His face froze mid-smile, making him look a little like a chipmunk caught stuffing his pouches. She, on the other hand, kept smiling, even as she could practically hear in her head Tonica asking her what the hell she was doing.
Ginny shook her head. “Hey, business is business, right? I don’t judge.”
His face relaxed, but his eyes were steady on hers, cold and thoughtful. Yeah, she’d gotten him right. Come on, she thought, take the bait just a little more. . . . “This isn’t about setting up any kind of deal, is it?”
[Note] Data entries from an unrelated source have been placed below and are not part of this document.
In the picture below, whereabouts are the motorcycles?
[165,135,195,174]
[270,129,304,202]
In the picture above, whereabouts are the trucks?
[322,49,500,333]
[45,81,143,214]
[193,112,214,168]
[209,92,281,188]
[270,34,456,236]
“It is, actually,” Tonica said, picking up the conversation again. “Everything I said is completely true.” It wasn’t the entire story, no, but Tonica hadn’t had to lie at all, despite Ron’s advice. “You’d got good product here, but no national distribution yet, so showcasing it in another city can’t hurt you, and it would be a nice shout for my place, promotion-wise. Everyone likes to think they’re getting some special deal, right?”
“And any other product I might be involved in?” The way he said it made Ginny wonder what else he was involved in, and where he thought this was going. They had to be really careful now. Or they could go all in.
Ginny was tired of creeping around the edges, playing it safe. She wanted this done, so she could go home.
“Truthfully? We’re really not interested in whatever else you’re doing,” she said. “We’re not in the market. We’re only interested in what—if any—connection you might have had with Jamie Penalta.”
* * *
Someday, no lie, he was going to die of a heart attack, and the cause was going to be one Virginia Mallard. But the past few years had taught him a little about how her brain worked, so he was able to recover without too much gaping like an idiot. Thankfully, Collins’s attention had been on her, not him, while he recovered.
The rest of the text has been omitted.